The Committee requested the Government to be good enough to make its comments on the allegations submitted by ICFTU.

With regard to the allegations concerning the work of political prisoners, the Committee notes that, according to the Government, the provision of the Penal Code establishing the voluntary nature of work for persons sentenced to imprisonment is complied with in practice irrespective of the nature of the offence committed. It also indicates the labour rights recognised for prisoners: remuneration, social security and training.

The Committee takes note of the Government's comments on the ICFTU allegations concerning the imposition of forced labour on young people. In those comments, the Government describes the Cuban education system, which is based on a combination of study and work. It states that the situation alleged does not constitute a form of employment but is a matter of work performed by pre-university students for three hours a day and for periods of 30 days per year as part of the education system. The Government also refers to the Conference of Ministers of Education which recommends a systematic connection between study and work.

With reference to the activities of the Youth Labour Army, the Government indicates that young people recruited for active military service are given an opportunity to express their wish to enter the Youth Labour Army; if they do not wish to do so, they may do their military service in regular units. On being posted, a young person is assigned to a unit near his residence. While serving in the Youth Labour Army, a young person is acquiring an occupation or trade.

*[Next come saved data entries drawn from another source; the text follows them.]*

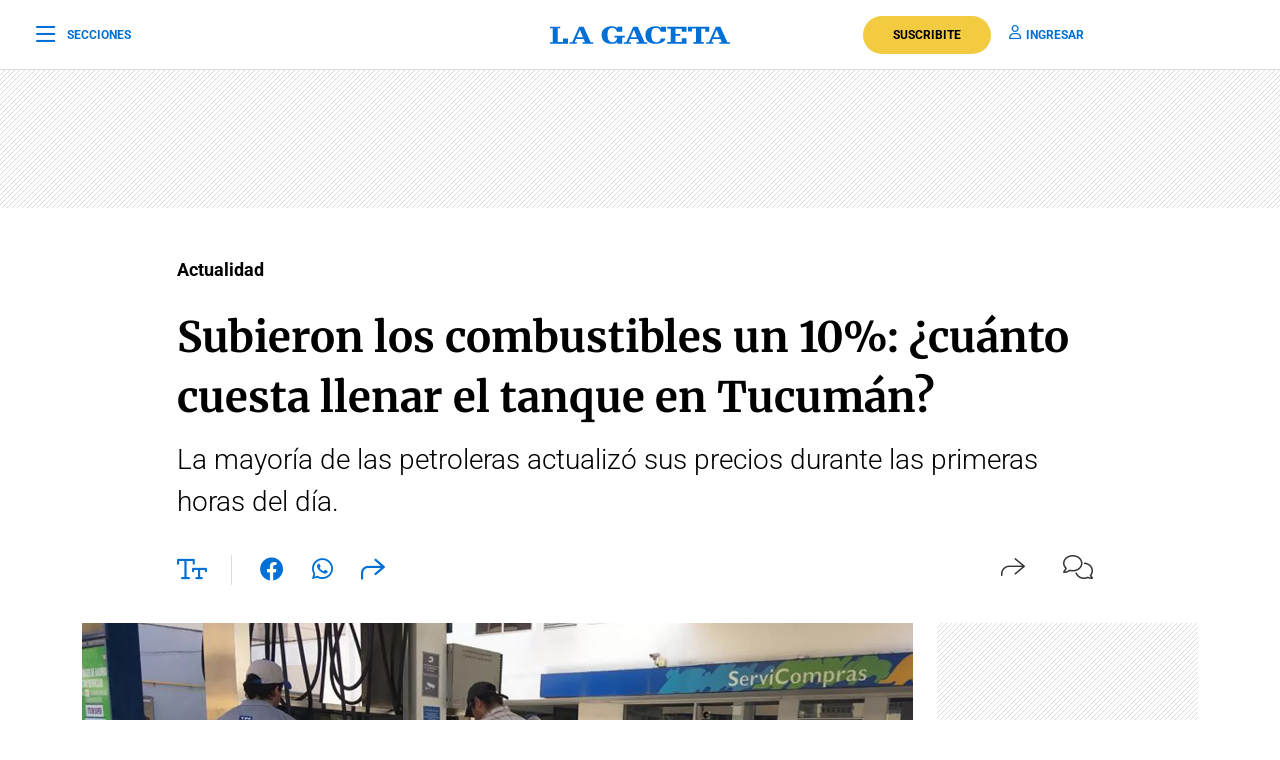

--- FILE ---
content_type: text/html; charset=utf-8
request_url: https://www.google.com/recaptcha/api2/aframe
body_size: 136
content:
<!DOCTYPE HTML><html><head><meta http-equiv="content-type" content="text/html; charset=UTF-8"></head><body><script nonce="zBLue2nUTNrLyQugQTRYIw">/** Anti-fraud and anti-abuse applications only. See google.com/recaptcha */ try{var clients={'sodar':'https://pagead2.googlesyndication.com/pagead/sodar?'};window.addEventListener("message",function(a){try{if(a.source===window.parent){var b=JSON.parse(a.data);var c=clients[b['id']];if(c){var d=document.createElement('img');d.src=c+b['params']+'&rc='+(localStorage.getItem("rc::a")?sessionStorage.getItem("rc::b"):"");window.document.body.appendChild(d);sessionStorage.setItem("rc::e",parseInt(sessionStorage.getItem("rc::e")||0)+1);localStorage.setItem("rc::h",'1768963665730');}}}catch(b){}});window.parent.postMessage("_grecaptcha_ready", "*");}catch(b){}</script></body></html>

In previous comments, the Committee referred to section 2 of Act No. 1253 (Youth Labour Army), which provides that "all young persons who are under a duty to perform active military service and who are not called upon to perform that service in regular units of the Revolutionary Armed Forces shall be called up into the Youth Labour Army". Section 4 provides for "the performance of productive agricultural work and work of any kind that the Revolutionary Government may determine". To judge from that provision, call-up into the Youth Labour Army does not appear to depend on the young recruit's own wishes.

The Committee hopes that the Government will examine the provisions of Act No. 1253 so that the law may be brought formally into conformity with the Convention and may reflect what the Government describes as existing practice.